先生は時々、厨に立つ。
それは春の天気がいい日だったり、夏の何もかもが面倒になる暑い日だったり、秋の山菜が多く採れた日だったり、冬の凍えるような寒い日だったりする。本当に気まぐれでその日の厨番の事なんか何も考えちゃいないもんだから、その日は必ずおれのめしだけが他の奴らと違う献立になる。
歌仙曰く「南海が自分で食べないのだから、君に回すしかないだろう」だと。解せねぇ。
この本丸に来てから暫く経って、先生が厨に立つのも季節二巡目くらいにはなった。
だというのに一向に先生の料理の腕は上達していない。否、一番最初に作った良く分からない消し炭みたいなものに比べたら上達はしている……ように思う。
冬も終わりかけた今日、先生はまた厨に立っている。
二度目の秋を迎えた頃には先生は作ったものを自分で食べる訳じゃない、って事がすっかり知れ渡っていて、先生が厨に立つとすぐにおれが呼ばれるようになった。だから今日もおれは何かを作っている先生の後姿を眺めている。
ひとつに結ばれた髪が揺れて、それと一緒に前掛けの紐も揺れる。
今日の前掛けは小豆に借りたやつらしい。あの不思議な顔も見慣れてくると悪くはない。
出来栄え自体は上達しないものの手際はすっかり良くなったな、と感じるのは調理をしている最中先生が一度も「肥前君」とおれを呼ばないからだ。
困っている風にも見えず、必要な材料や器具へ順番に手を出していく。その姿だけを見ると普段の厨番とそんなに変わらないんじゃないか、とすら思える。
「先生、今日は何を作ってくれるんだ」
「あと少しで出来上がるよ」
「おれは何をって聞いてるんだ」
「まあ、まあ」
宥めるような言葉を口にする先生はこっちを振り向かない。そのうち、じゅわりと音がして少し甘い匂いが漂ってきた。
今日はめしじゃなく、おやつを作っていたらしい。一度だけ大きく聞こえた音はすぐに小さくなってしゅわしゅわと泡が立つような音が聞こえてくる。
バターと卵の焼ける匂いがどんどん強くなってきて、おれの腹が少しだけ鳴った。
甘い卵焼きでも焼いているのか、と机に肘をついてまだ向けられている背を眺める。
閉じた文久土佐藩で作っていたような怪しげな罠作りに夢中になられるよりはずっと良い、というのが一部の奴ら以外の本丸の総意みたいなものだった。おれもそう思う。

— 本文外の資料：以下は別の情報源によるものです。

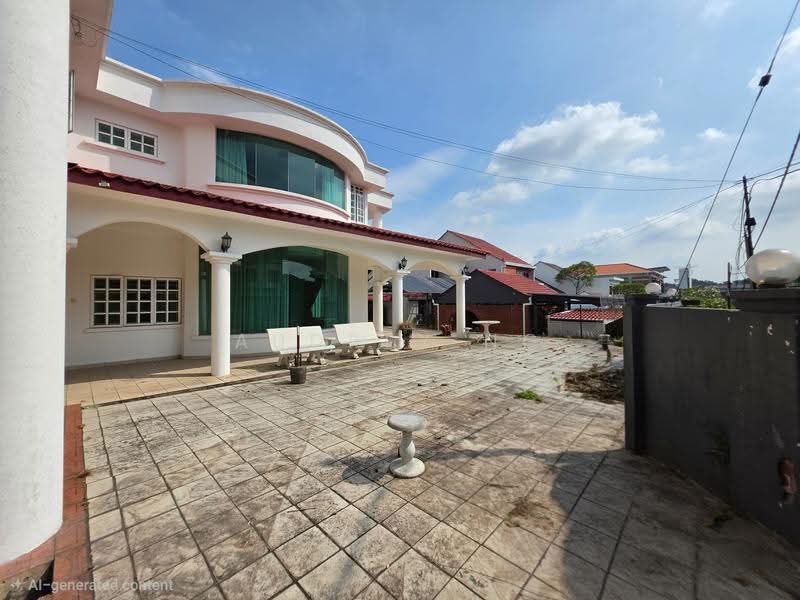 Bungalow House for Sale in Section 16 (Petaling Jaya) - AUDREY NG - PropertyGuru.com.my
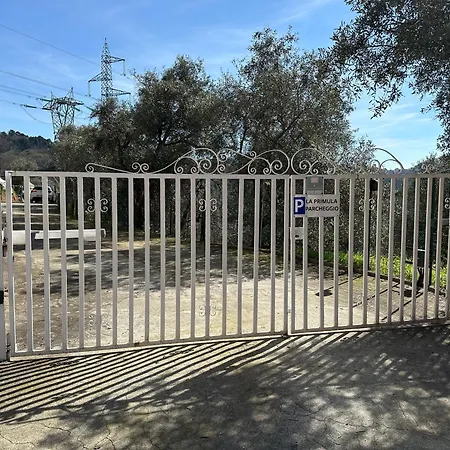Appartement La Primula *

そんなことを考えているうち、泡立つ音が止んで食器が触れ合う少し高い音が聞こえてきた。出来たよ、と振り返る先生の顔は満足げだ。
「さあ召し上がれ」
「卵焼きか?」
「フレンチトーストと言うらしい。以前乱君が読んでいた雑誌に載っていてね」
「ふうん」
渡されたフォークを持って見下ろしたそれは、やっぱり黄色くて厚い卵焼きに見えた。
端の方が黒くなっているし、逆に真ん中の辺りは火が通り切っていないのかぐずぐずになっている。それでも匂いは良いし、向かいに座った先生の視線が何よりも饒舌に食べろと訴えかけてくるから食べることにした。
フォークの縁を押し付けると柔いそれはすぐに千切れる。甘ったるい匂いのそれを口に入れると中からじゅわりと汁が溢れてきた。
「美味しいかね」
食べるとそうやってまるっきり子供のような表情で問いかけてくるもんだから、おれの答えはいつも同じだ。
「美味い、また作ってくれよ」
勿論だとも。
笑う先生が二度同じものを作ってくれた試しはないが、どうにもおれは今食ったこいつみたいに先生に甘いらしい。